Oleh: Adhelia Shinta
Representasi politik perempuan di Indonesia mengalami perkembangan yang signifikan, namun masih berada pada persimpangan antara simbolik dan substantif. Secara formal, hadirnya kebijakan kuota 30% keterwakilan perempuan di parlemen merupakan langkah progresif negara dalam mendorong partisipasi politik perempuan. Kebijakan ini menunjukkan pengakuan bahwa demokrasi tidak akan utuh tanpa keterlibatan perempuan dalam ruang pengambilan keputusan. Namun, realitas di lapangan menunjukkan bahwa keterwakilan angka belum sepenuhnya berbanding lurus dengan keterwakilan kepentingan.
Banyak perempuan yang berhasil masuk ke ruang politik, tetapi masih menghadapi tantangan struktural seperti budaya patriarki, politik transaksional, dan minimnya dukungan partai terhadap kader perempuan.
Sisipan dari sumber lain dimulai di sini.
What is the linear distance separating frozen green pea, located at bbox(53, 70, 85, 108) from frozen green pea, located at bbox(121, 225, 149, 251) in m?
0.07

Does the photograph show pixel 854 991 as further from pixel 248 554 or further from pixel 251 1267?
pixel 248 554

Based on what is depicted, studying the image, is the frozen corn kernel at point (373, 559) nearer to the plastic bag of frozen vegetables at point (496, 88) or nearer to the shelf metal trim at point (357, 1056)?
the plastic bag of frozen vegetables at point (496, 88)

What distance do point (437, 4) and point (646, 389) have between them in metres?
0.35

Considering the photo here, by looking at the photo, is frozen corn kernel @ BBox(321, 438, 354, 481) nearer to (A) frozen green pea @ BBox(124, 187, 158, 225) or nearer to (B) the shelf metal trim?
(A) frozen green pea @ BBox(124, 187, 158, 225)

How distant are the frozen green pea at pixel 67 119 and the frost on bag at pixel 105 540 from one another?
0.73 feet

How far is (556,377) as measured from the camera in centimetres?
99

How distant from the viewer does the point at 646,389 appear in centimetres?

Akibatnya, sebagian perempuan yang terpilih belum optimal dalam memperjuangkan isu-isu strategis seperti keadilan gender, perlindungan perempuan, kesehatan reproduksi, kekerasan berbasis gender, dan kesejahteraan keluarga. Hal ini menandakan bahwa representasi perempuan tidak cukup hanya dilihat dari jumlah, tetapi juga dari kualitas keberpihakan dan keberanian dalam memperjuangkan kepentingan perempuan dan masyarakat luas.
Oleh karena itu, analisis representasi politik perempuan Indonesia seharusnya bergeser dari sekadar “berapa banyak perempuan yang duduk di parlemen” menjadi “sejauh mana perempuan mampu mempengaruhi kebijakan yang lebih adil, inklusif, dan berperspektif gender.” Perempuan dalam politik bukan hanya simbol kesetaraan, tetapi agen perubahan yang membawa nilai keadilan, kemanusiaan, dan keberpihakan pada kelompok rentan. Jika ruang politik benar-benar ramah dan adil bagi perempuan, maka demokrasi Indonesia akan semakin matang, bermartabat, dan berpihak pada seluruh rakyat.